Not a few weeks ago I photographed a lovely
blonde lawyer standing inside one of the top floors of the Hong Kong Bank, by a
large window facing north. It was a dismal and overcast afternoon. I
photographed her with my digital Fuji X-E1 and flash. Had I used a film camera
with either transparency or colour negative (both films balanced to more or
less accurately reproduce that noon sunlight (or a good studio flash) the
pictures would have been just fine.
But my pictures were not just fine. The lawyer’s
white skin was transformed to skin of someone who likes her claret. This idiot
(a photographer not as smart as his digital camera) had set the Fuji for Automatic White
Balance. The camera saw the dismal blue background and decided to warm it up
with disastrous results.
The next time around I circumvented Auto
White Balance and set my camera at 5500 degrees Kelvin. My subject was Caitlin.

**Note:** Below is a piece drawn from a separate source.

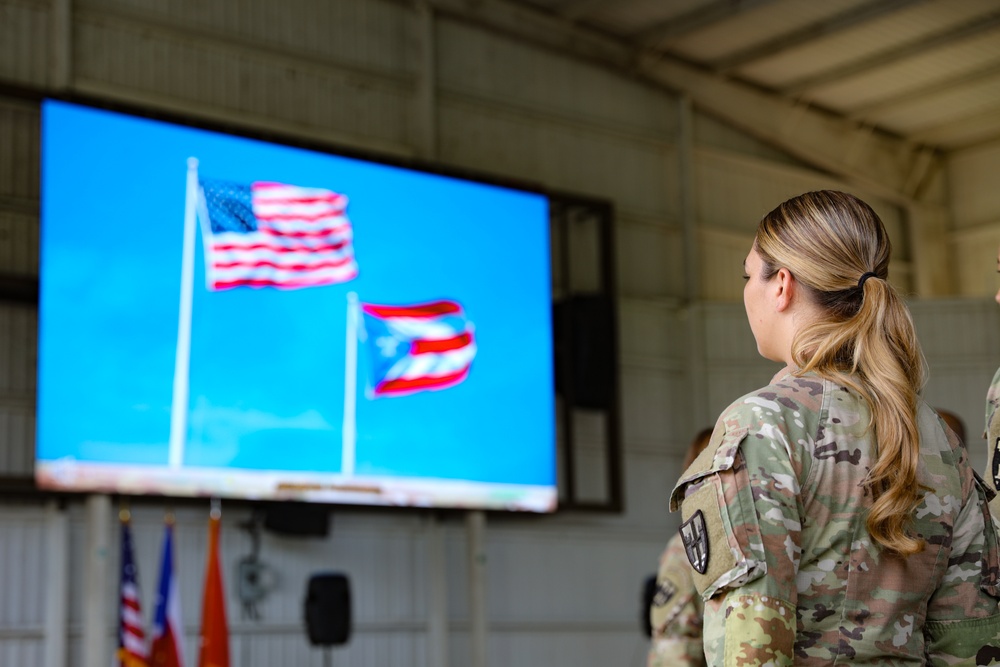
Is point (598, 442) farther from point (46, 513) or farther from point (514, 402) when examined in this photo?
point (46, 513)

I photographed her with a new (for me) Fuji
colour negative film called Reala. The results were odd and I had to put a lot
of effort to get a skin tone that looked right. The Fuji X-E1 pictures were a
tad warmish. Next time I photograph Caitlin (soon, I hope) I will see what
upping the white balance to 5800 does to render her skin less warm.
But the biggest of all problems is that I do
all my balancing on my computer. My monitor is adequately colour corrected, but
then who really knows? And there seems to be no universal standard for monitor brightness.
The proof of the pudding, and there is not much
of that is to look at a hard copy print. Only then will you and I both be able to
assert, what is accurate skin colour.